Забилась – в углу: меж подушками блещущего диванчика; укопала в подушках себя: здесь лежала ее ярко-красная тальмочка – с мехом; порою часами сидела на мыслях своих она здесь, распустив на диване опрятную юбочку, ножки калачиком сделав под нею: тишела с блажными глазами, с почти что открывшимся ротиком, пальцами перебирая передничек черный, другой своей ручкой, точеною, белою, матовой, с прожелтью, точно из кости слоновой, и вечно холодной, как лед, зажимала она папироску (девчонкой была, а – курила).
И – ежилась.
Точно она вобрала столько холода в тело свое, что, в теплице оттаивая, излучало годами лишь холод ее миниатюрное тельце; сидела укутою, в бархатной тальмочке, с соболем, перебирая ониксовые финтифлюшки; глазами, большими, далекими – нет, не мигала: с открывшимся ротиком; точно тонула в глазах, – своих собственных: омут в глазах открывался, в котором тонула, еще не родившись.
Русалочка!
Эти русальные игры с собой и с другими ее довели до врача: доктор Дасс, даровитейший невропатолог, к ней ездил и всем говорил:
– Не дивитесь – расстройство чувствительных нервов у барышни: псевдогаллюцинации – да-с!
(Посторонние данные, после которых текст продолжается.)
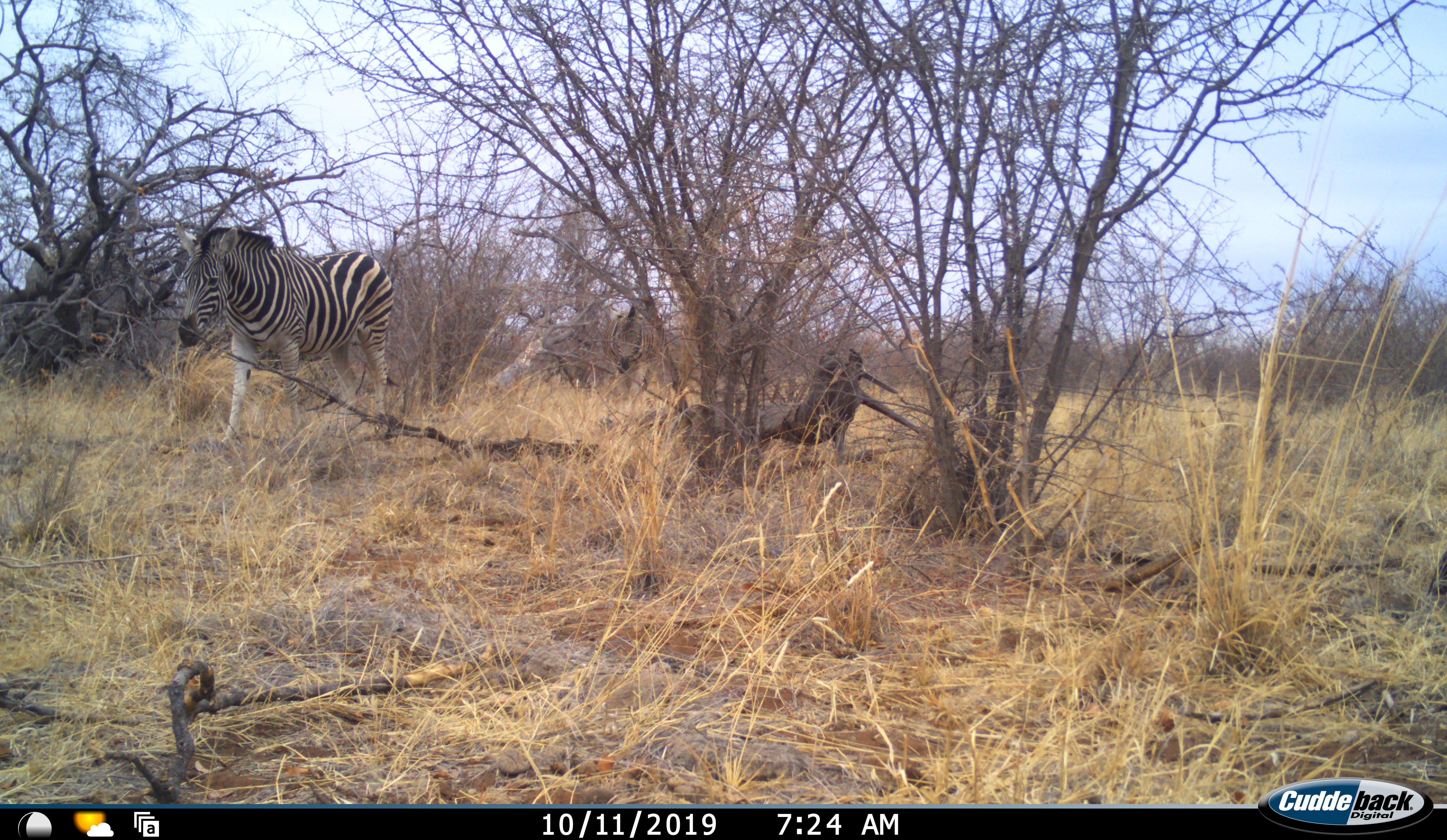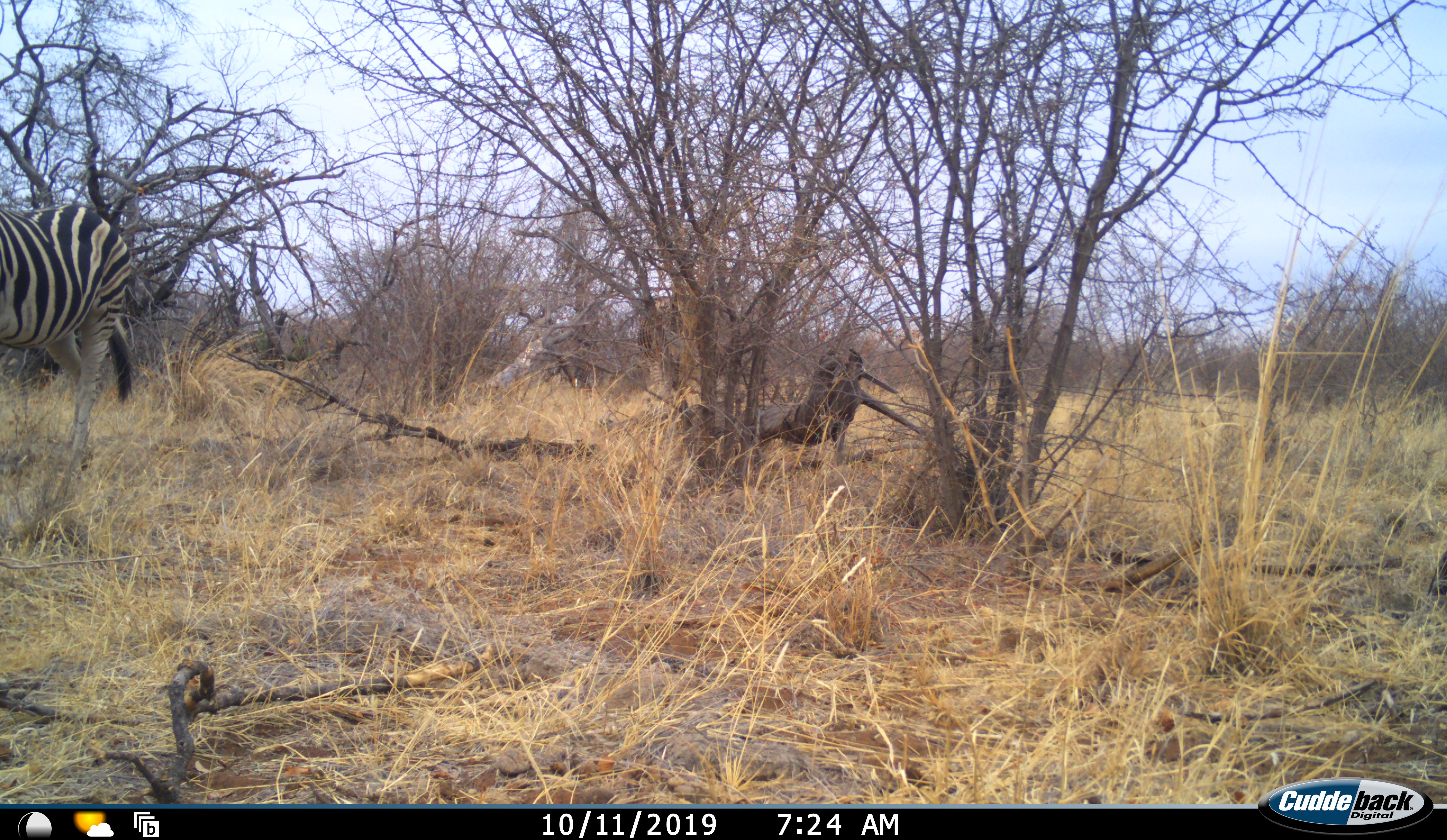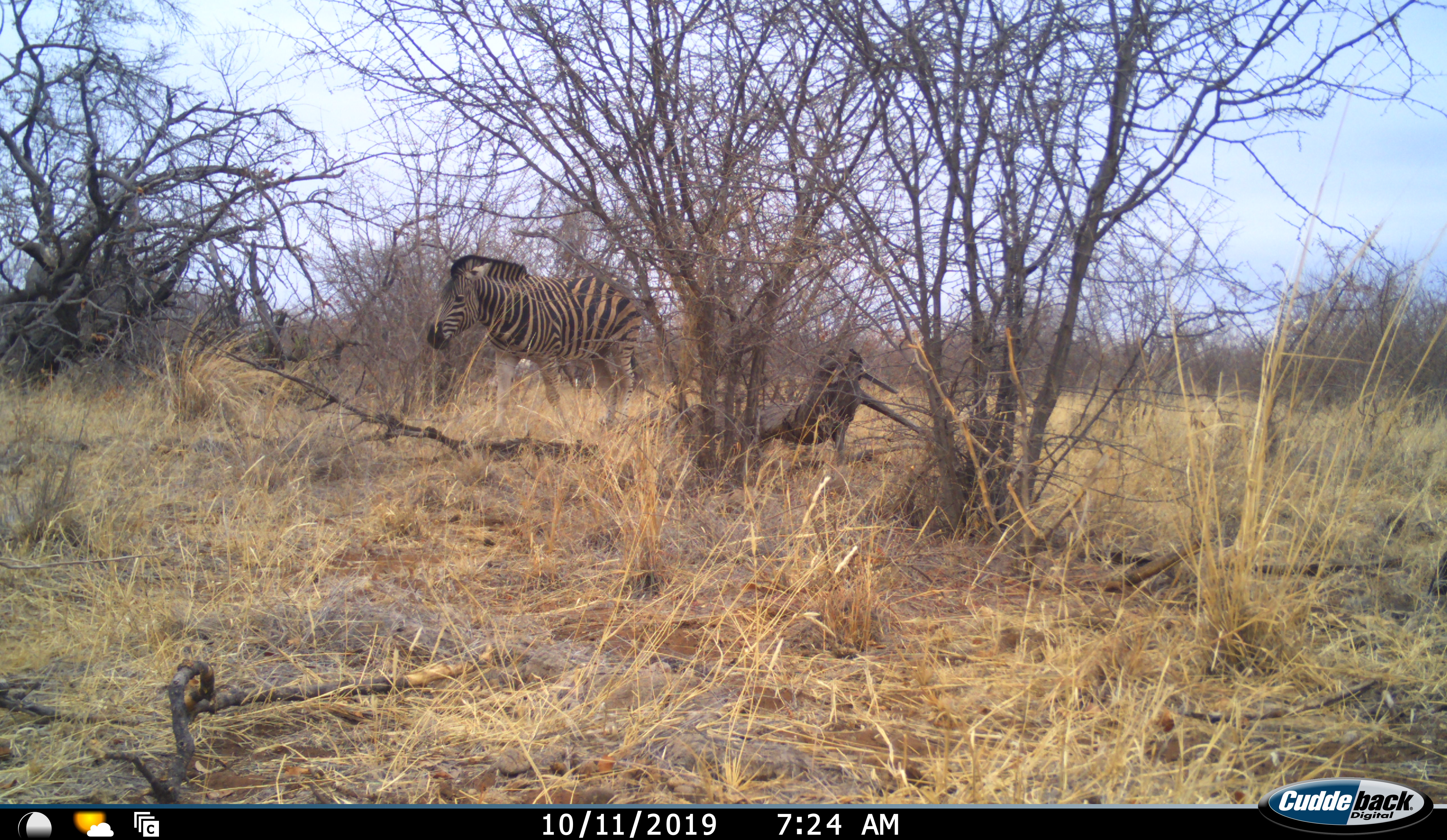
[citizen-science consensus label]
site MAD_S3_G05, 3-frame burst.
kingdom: Animalia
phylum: Chordata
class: Mammalia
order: Perissodactyla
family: Equidae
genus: Equus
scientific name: Equus quagga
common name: plains zebra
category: zebraplains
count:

На него покосилась русалочным взглядом.
На все отзывалась она как-то издали; и проходила по жизни, – как издали; точно она проходила на очень далеком лугу, собирая лазурные цветики, перед собою в Москву протянув свои тени; из этих теней лишь одна называлась Лизашей Мандро.
– Я пойду покормить свои тени собой, – говорила не раз она Мите Коробкину.
Странная девушка!
…………………..
Странными были ее отношенья с отцом.
Все сказали бы: бешеное поклоненье; звала его «богушкой»; и – добивалась взаимности: он же ее называл тоже странно: сестрицей Аленушкой; был с ней порой исключительно нежен, – совсем неожиданно нежен; казался хорошим и ласковым другом; порой даже спрашивал, как поступать ему в том или в другом; и – выслушивал критику:
– Вы – необузданны.
– Вы обусловлены вашей коммерцией.
– Вы обезумели, – только и слышалось.
Вдруг, – без всякого повода, делался он – ее лютым мучителем; и по неделям совсем не глядел на нее, покрывая ее точно льдом; и Лизаша бродила в паническом страхе, стараясь ему попадаться – нарочно: глядела умильно; а он становился – жесточе, капризнее: брови съезжались – углами не вниз, а наверх, содвигаясь над носом в мимическом жесте, напоминающем руки, соединенные ладонями вверх; точно пением «Miserere» звучал этот лоб.
Точно чем-то содеянным мучился; но и в мучении этом изыскивал он наслажденье: себе и Лизаше; Лизаше – особенно.